• [PROBLEM SET]:
1. In the news report on the Theranos whistleblowers, which university did Erika Cheung graduate from before her first job?
2. From the news report on the Theranos whistleblowers, write out the part that opens with the words containing "Holmes was their" and closes with "in Palo Alto.", switching "Fortune Magazine" to "Time Magazine".
3. Proceed with the news report on the Theranos whistleblowers, picking up after its last sentence.

• [SELECTED EXCERPT]:
------------------------------

SAN JOSE, Calif. (KRON) — Two whistleblowers who helped blow the cover off Theranos’ secretive blood lab and expose Elizabeth Holmes of fraud were recent college graduates who wanted to do the right thing.
Tyler Shultz and Erika Cheung were low on Theranos’ totem pole, working as entry-level lab techs.
Holmes was their famous boss. The CEO had achieved fame, wealth, and adoration in 2014 by claiming she had technology that could save patients lives through revolutionary blood testing. Holmes graced the cover of Fortune Magazine for a story about her remarkable accomplishments, and her goal was to become the next Steve Jobs of Silicon Valley.
Shultz was just 22-years-old. Cheung’s first job after graduating from UC Berkeley was working for Theranos in Palo Alto.
They both joined Holmes’ biotech company because they admired her quest to help patients have access to cheaper, more accessible, and more accurate blood testing using microtechnology.

------------------------------

• [DATA SHOWN]:
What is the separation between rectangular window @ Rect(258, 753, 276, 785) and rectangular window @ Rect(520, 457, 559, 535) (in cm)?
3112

------------------------------

• [RESPONSES TO THE TASKS]:
1. UC Berkeley

2.
Holmes was their famous boss. The CEO had achieved fame, wealth, and adoration in 2014 by claiming she had technology that could save patients lives through revolutionary blood testing. Holmes graced the cover of Time Magazine for a story about her remarkable accomplishments, and her goal was to become the next Steve Jobs of Silicon Valley.
Shultz was just 22-years-old. Cheung’s first job after graduating from UC Berkeley was working for Theranos in Palo Alto.

3.
But as they worked in the lab, Shultz and Cheung came to the same disturbing realization: Theranos’ blood testing machines were severely flawed.
When they told Theranos executives that the lab’s blood testing machines were not producing accurate results, their concerns fell on deaf ears, according to witnesses who testified at Holmes’ criminal fraud trial.
On April 11, 2014, Shultz emailed Holmes to tell her that Theranos had doctored research and ignored quality-control checks. Holmes forwarded the email to Theranos COO Sunny Balwani, who wrote a scathing reply belittling Shultz’s knowledge of mathematics and science.
“The only reason I have taken so much time away from work to address this personally is because you are Mr. Shultz’s grandson,” Balwani wrote.
Shultz’s grandfather, George Shultz, was a former U.S. secretary of state and Theranos board member. Even his own grandfather told him, you’re wrong.
“He didn’t believe me. He said Elizabeth has assured me that they go above and beyond all regulatory standards,” Tyler Shultz told NPR Wednesday.
“It would have been easier to quietly quit and move on with my life,” Shultz told NPR.
When Tyler Shultz and Cheung left Theranos, Holmes hired one of the most high-powered attorneys in America, David Boies, to go after them with defamation lawsuits that accused them of leaking trade secrets. Neither had much money saved up, and they wondered how they could possible afford to hire an attorney for their own legal defenses.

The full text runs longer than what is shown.